L'Afrique Noire précoloniale et l'Unité Culturelle de l'Afrique Noire. Ces livres fondateurs traitent de l'origine monogénétique et africaine de l'Humanité ainsi que de l'antériorité des civilisations nègres et en particulier de la civilisation égyptonubienne. Par ailleurs ces ouvrages établissent l'existence d'une parenté linguistique et culturelle entre l'Egypte et l'Afrique Noire, et soulignent l'apport de la pensée nègre à la civilisation occidentale dans des domaines aussi divers que les sciences, les lettres, les arts, la médecine, et… la religion. Cheikh Anta Diop a de surcroît le mérite d'expliquer à travers ces œuvres la formation des Etats africains sur tout le continent à partir de la vallée du Nil suite au déclin de l'Egypte. Sur le plan politique, Cheikh Anta Diop crée dès 1946 l'Association des Etudiants africains de Paris et il milite, dès 1950, au sein du Rassemblement Démocratique Africain (RDA) pour libérer le Continent Noir du joug colonial et constituer une fédération d'Etats démocratiques africains à l'échelle continentale.

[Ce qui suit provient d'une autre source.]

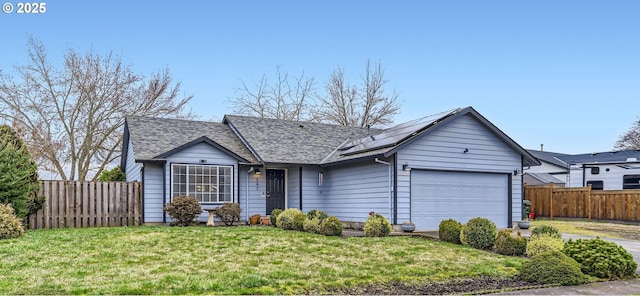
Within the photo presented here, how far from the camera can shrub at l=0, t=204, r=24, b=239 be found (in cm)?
1220

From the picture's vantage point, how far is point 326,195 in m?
19.4

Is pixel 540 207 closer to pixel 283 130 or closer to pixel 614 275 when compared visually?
pixel 283 130

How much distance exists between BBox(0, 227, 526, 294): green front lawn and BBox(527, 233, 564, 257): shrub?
0.63 m

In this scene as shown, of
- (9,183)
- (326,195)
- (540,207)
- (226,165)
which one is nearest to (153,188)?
(226,165)

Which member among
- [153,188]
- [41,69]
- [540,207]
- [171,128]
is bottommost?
[540,207]

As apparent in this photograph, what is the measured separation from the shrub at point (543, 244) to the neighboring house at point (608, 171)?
1976cm

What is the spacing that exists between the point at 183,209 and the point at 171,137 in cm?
397

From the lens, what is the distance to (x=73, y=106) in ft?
85.0

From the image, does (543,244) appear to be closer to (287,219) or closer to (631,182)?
(287,219)

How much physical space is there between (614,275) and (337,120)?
88.9 ft

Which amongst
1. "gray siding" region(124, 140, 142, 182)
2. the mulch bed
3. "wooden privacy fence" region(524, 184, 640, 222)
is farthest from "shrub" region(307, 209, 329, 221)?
"wooden privacy fence" region(524, 184, 640, 222)

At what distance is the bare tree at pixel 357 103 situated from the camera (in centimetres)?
3484

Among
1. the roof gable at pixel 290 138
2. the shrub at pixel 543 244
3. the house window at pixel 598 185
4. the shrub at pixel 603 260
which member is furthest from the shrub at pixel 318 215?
the house window at pixel 598 185

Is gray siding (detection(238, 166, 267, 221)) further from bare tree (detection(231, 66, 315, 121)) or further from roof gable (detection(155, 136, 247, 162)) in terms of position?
bare tree (detection(231, 66, 315, 121))
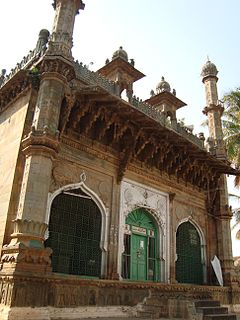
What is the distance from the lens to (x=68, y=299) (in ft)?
27.2

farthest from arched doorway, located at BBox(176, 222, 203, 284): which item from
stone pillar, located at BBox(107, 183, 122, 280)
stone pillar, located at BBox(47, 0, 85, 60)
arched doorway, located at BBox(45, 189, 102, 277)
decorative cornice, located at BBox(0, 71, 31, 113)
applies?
stone pillar, located at BBox(47, 0, 85, 60)

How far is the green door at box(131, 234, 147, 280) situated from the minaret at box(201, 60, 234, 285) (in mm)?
4201

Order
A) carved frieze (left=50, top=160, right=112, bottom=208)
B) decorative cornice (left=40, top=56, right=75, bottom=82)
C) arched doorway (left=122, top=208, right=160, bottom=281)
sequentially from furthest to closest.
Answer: arched doorway (left=122, top=208, right=160, bottom=281) → carved frieze (left=50, top=160, right=112, bottom=208) → decorative cornice (left=40, top=56, right=75, bottom=82)

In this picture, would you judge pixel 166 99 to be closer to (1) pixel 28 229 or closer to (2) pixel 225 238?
(2) pixel 225 238

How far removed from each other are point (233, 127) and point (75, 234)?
1199 centimetres

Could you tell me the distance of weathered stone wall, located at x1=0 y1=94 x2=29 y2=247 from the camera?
8516mm

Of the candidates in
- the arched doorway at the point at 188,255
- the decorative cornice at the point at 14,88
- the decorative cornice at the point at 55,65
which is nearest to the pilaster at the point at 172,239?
the arched doorway at the point at 188,255

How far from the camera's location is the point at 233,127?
1809 centimetres

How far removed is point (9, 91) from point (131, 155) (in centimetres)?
462

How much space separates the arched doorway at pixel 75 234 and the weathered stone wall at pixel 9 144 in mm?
1365

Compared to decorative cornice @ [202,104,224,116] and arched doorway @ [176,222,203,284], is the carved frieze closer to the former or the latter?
arched doorway @ [176,222,203,284]

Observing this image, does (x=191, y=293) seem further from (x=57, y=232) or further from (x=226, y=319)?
(x=57, y=232)

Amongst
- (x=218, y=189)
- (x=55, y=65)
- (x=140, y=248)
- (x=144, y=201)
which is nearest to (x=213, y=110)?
(x=218, y=189)

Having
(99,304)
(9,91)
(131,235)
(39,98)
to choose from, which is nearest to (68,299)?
(99,304)
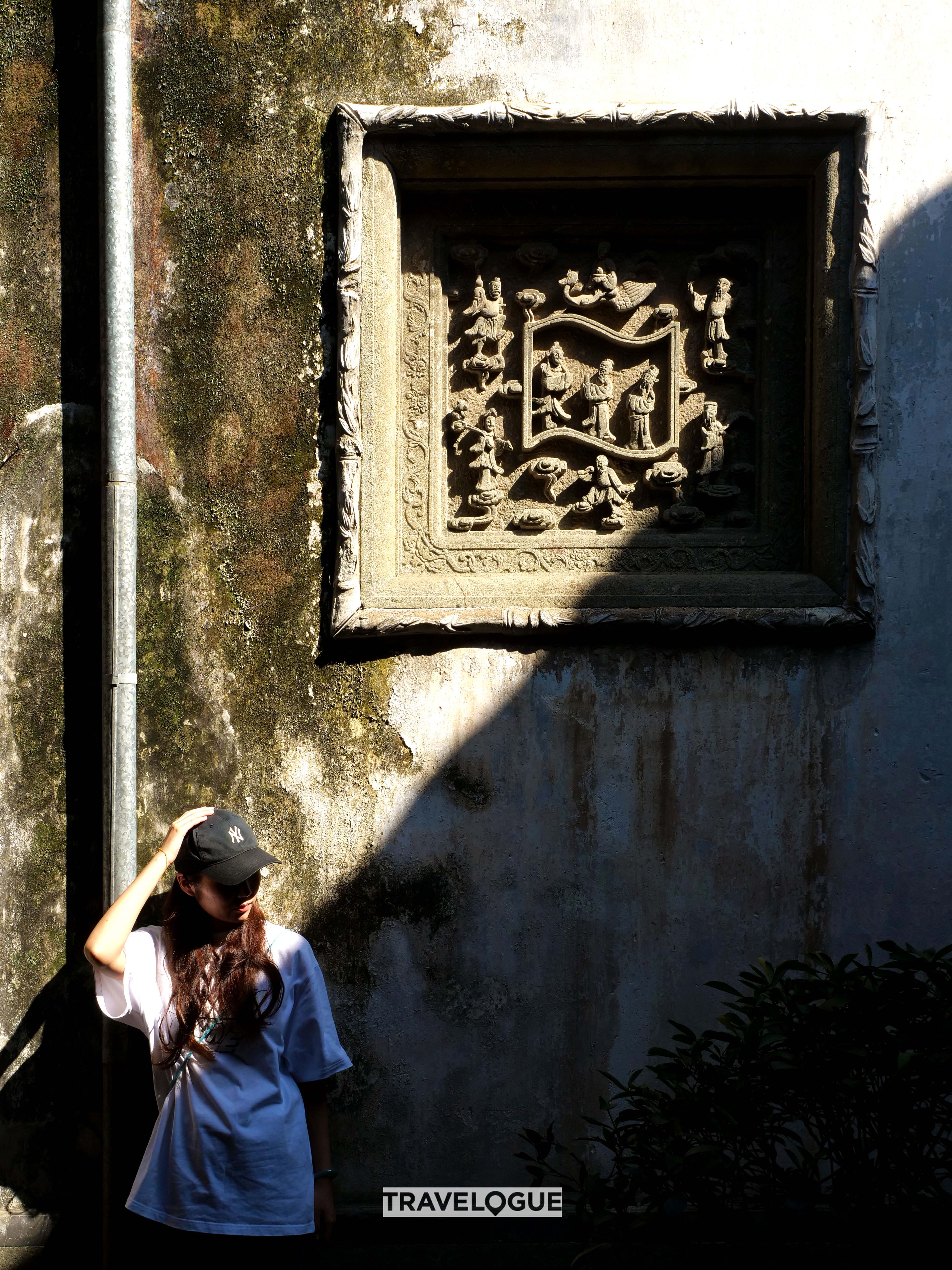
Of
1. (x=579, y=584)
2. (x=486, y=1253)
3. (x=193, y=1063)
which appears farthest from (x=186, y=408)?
(x=486, y=1253)

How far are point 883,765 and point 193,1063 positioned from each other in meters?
2.32

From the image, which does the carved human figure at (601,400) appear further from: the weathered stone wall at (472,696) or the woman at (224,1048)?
the woman at (224,1048)

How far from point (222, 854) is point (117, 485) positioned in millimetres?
1345

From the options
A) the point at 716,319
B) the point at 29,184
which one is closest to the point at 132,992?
the point at 29,184

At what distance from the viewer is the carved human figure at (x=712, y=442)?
3.41m

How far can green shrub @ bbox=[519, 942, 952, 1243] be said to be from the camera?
219 cm

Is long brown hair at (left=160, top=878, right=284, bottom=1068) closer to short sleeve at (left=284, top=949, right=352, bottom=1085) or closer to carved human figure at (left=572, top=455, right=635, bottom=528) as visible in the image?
short sleeve at (left=284, top=949, right=352, bottom=1085)

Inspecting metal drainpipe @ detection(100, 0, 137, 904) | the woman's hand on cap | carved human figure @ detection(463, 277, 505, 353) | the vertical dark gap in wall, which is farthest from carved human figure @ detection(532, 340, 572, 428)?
the woman's hand on cap

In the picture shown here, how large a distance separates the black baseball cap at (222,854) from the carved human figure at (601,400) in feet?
6.02

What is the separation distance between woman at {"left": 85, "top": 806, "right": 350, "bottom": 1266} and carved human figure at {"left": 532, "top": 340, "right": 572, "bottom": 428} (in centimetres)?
179

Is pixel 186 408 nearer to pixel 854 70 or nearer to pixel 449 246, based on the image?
pixel 449 246

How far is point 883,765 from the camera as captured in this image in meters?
3.22

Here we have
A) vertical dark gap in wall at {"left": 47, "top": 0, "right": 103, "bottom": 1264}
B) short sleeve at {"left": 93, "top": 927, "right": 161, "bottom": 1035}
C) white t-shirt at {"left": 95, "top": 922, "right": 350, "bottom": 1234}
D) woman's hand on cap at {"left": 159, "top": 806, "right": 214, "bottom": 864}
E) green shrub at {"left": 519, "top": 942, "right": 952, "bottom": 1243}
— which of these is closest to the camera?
green shrub at {"left": 519, "top": 942, "right": 952, "bottom": 1243}

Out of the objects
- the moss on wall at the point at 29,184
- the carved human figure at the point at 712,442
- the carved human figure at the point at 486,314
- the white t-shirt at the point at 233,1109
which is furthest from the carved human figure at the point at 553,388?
the white t-shirt at the point at 233,1109
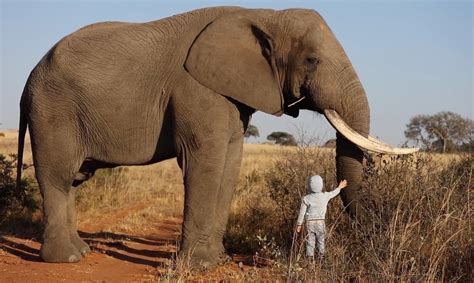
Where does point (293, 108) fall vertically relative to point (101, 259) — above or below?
above

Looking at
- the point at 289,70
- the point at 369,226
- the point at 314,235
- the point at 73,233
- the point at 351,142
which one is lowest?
the point at 73,233

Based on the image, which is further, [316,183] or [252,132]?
[252,132]

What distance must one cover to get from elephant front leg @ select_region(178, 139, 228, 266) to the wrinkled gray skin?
0.01 m

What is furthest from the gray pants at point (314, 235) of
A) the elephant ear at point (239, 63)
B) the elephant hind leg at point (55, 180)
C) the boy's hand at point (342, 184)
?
the elephant hind leg at point (55, 180)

En 1960, il rentre au Sénégalavec sa femme, Louise Marie Maes (Française) et ses trois fils où il déploie une activité intense sur de multiples fronts : scientifique, culturel, linguistique… : «Je rentre sous peu en Afrique où une lourde tâche nous attend tous. Dans les limites de mes possibilités et de mes moyens, j'espère contribuer efficacement à l'impulsion de la recherche scientifique dans le domaine des Sciences Humaines et celui des Sciences Exactes.

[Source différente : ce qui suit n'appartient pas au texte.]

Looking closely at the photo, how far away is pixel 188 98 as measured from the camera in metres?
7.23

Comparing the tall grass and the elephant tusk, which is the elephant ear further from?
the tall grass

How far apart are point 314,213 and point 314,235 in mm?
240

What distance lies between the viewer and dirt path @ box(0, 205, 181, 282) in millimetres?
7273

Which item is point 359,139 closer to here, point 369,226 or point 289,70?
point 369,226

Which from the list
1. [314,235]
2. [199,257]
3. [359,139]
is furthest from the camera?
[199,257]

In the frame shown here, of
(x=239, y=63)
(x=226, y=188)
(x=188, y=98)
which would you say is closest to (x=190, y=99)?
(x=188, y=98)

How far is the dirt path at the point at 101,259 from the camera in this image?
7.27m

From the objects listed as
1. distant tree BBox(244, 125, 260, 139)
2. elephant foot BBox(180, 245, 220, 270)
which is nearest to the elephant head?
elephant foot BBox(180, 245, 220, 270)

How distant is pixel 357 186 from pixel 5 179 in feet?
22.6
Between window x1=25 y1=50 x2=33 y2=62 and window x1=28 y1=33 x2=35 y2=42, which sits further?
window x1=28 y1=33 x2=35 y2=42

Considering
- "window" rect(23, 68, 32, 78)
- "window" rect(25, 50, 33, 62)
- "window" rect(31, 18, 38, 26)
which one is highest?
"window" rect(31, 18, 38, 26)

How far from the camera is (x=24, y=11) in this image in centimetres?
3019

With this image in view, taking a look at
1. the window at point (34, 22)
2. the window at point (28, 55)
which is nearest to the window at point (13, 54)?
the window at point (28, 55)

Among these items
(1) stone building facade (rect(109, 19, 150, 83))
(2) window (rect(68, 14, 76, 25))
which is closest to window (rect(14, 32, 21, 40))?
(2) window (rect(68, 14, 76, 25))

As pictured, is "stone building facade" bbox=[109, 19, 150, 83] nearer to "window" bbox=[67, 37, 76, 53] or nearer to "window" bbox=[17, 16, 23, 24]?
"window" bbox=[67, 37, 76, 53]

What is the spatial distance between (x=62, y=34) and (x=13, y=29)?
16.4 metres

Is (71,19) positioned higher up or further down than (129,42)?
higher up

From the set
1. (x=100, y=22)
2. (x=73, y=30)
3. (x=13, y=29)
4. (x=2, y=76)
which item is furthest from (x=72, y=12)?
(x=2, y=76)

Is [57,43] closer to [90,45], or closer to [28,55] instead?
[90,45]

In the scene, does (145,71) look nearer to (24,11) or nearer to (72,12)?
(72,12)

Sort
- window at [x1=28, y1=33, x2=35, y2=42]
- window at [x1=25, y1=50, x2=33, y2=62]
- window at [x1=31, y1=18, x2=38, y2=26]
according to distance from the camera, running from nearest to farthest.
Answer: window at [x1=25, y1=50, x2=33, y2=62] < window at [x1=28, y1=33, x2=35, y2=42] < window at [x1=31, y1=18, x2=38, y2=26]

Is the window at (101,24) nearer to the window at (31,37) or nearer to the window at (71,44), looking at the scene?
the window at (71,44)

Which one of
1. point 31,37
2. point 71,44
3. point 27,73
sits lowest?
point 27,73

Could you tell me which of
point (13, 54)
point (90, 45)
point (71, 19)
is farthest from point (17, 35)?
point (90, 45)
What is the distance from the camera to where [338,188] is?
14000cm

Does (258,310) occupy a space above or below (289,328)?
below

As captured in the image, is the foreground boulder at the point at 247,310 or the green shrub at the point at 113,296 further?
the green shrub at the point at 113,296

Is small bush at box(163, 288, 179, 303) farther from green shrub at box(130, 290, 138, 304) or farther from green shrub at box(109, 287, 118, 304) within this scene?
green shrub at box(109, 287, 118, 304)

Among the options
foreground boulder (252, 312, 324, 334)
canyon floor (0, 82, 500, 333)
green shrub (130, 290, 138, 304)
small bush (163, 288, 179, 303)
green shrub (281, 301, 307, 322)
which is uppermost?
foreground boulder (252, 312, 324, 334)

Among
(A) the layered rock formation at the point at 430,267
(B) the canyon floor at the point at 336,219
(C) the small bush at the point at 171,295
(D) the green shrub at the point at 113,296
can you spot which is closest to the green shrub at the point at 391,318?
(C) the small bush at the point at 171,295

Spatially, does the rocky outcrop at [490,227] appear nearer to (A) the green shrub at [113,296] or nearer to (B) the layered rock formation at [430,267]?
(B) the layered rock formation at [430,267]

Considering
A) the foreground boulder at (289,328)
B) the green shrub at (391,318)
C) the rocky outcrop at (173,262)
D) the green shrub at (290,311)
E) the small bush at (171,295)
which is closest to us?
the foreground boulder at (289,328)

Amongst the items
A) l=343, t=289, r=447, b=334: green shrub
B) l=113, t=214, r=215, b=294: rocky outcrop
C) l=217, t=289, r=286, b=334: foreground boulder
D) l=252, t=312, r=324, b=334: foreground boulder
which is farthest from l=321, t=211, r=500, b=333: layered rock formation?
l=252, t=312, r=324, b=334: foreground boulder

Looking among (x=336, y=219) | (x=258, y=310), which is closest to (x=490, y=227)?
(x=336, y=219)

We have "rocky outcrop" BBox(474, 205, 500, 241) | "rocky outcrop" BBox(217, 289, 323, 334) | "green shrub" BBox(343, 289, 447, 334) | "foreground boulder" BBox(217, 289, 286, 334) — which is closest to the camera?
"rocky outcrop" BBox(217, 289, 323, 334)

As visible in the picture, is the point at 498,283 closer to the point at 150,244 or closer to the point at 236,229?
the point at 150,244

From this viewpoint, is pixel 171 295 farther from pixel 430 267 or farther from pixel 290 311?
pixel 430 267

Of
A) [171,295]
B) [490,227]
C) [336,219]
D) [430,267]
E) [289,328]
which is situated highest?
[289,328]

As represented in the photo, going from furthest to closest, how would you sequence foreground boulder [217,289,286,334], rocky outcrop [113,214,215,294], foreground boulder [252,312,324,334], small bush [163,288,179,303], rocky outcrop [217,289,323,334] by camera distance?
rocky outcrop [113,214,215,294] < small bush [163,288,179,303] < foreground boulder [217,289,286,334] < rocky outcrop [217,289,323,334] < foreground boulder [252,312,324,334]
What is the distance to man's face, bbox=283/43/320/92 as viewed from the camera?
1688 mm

Quand à l'Afrique noire, elle doit se nourrir des fruits de mes recherches à l'échelle continentale. Il ne s'agit pas de se créer, de toutes pièces, une histoire plus belle que celle des autres, de manière à doper moralement le peuple pendant la période de lutte pour l'indépendance, mais de partir de cette idée évidente que chaque peuple a une histoire." (Cheikh Anta Diop, interview in "La Vie Africaine", n°6, marsavril 1960, p. 11). De 1960 à 1980, il est empêché d'enseigner les Sciences Humaines dans le cadre universitaire sénégalais et travaille à l'Institut Français d'Afrique Noire (IFAN) comme assistant. Ce n'est qu'en 1981, après le départ du président Léopold S. Senghor, qu'il est nommé professeur d'Histoire Ancienne, associé à la faculté des Lettres et Sciences de Dakar.

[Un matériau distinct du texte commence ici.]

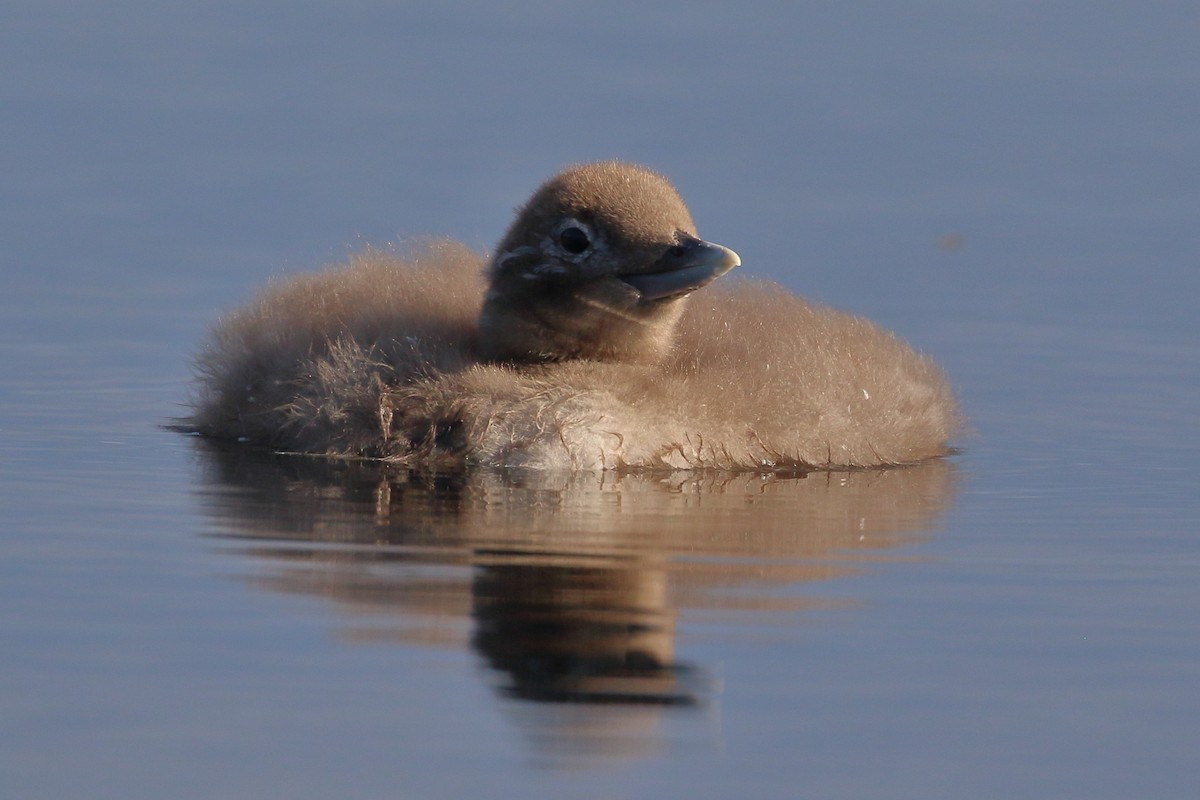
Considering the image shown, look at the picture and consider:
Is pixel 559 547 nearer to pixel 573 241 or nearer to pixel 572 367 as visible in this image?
pixel 572 367

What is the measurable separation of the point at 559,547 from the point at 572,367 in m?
1.89

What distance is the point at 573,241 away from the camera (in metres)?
8.27

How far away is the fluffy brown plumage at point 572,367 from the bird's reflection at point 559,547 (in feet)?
0.44

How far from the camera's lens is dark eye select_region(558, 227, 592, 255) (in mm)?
8250

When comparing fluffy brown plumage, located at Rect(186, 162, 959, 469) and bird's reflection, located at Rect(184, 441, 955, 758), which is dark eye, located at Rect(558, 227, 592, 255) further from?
bird's reflection, located at Rect(184, 441, 955, 758)

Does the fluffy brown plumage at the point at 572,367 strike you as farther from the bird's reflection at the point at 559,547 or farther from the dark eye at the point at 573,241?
the bird's reflection at the point at 559,547

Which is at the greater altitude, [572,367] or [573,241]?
[573,241]

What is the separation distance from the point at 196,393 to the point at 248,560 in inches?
157

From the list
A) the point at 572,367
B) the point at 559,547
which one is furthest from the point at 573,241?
the point at 559,547

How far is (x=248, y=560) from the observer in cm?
628

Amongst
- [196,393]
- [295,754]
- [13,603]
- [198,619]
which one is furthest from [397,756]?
[196,393]

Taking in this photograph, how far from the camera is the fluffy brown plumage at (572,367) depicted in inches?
322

En 1987, un an après sa mort, le nom de Cheikh Anta Diop est finalement donné à l'Université de Dakar. Par bonheur, la Guadeloupe a eu la chance de recevoir la visite de cet immense «Pharaon du Savoir» en 1983 (il a tenu quelques conférences dans notre île traitant de l'origine de l'Homme et de l'Histoire Ancienne de l'Afrique). La Guadeloupe lui a rendu hommage en donnant son nom au Centre Culturel municipal de Morne à l'Eau et en instituant à sa mémoire, sous l'impulsion de Claude Bausivoir, l'évènement récurrent du «Mois de l'Afrique». Depuis, l'Association Racines fait vivre cette biennale avec un succès toujours grandissant qui réconcilie les Afro-descendants de Guadeloupe avec leur continent - Mère, l'Afrique.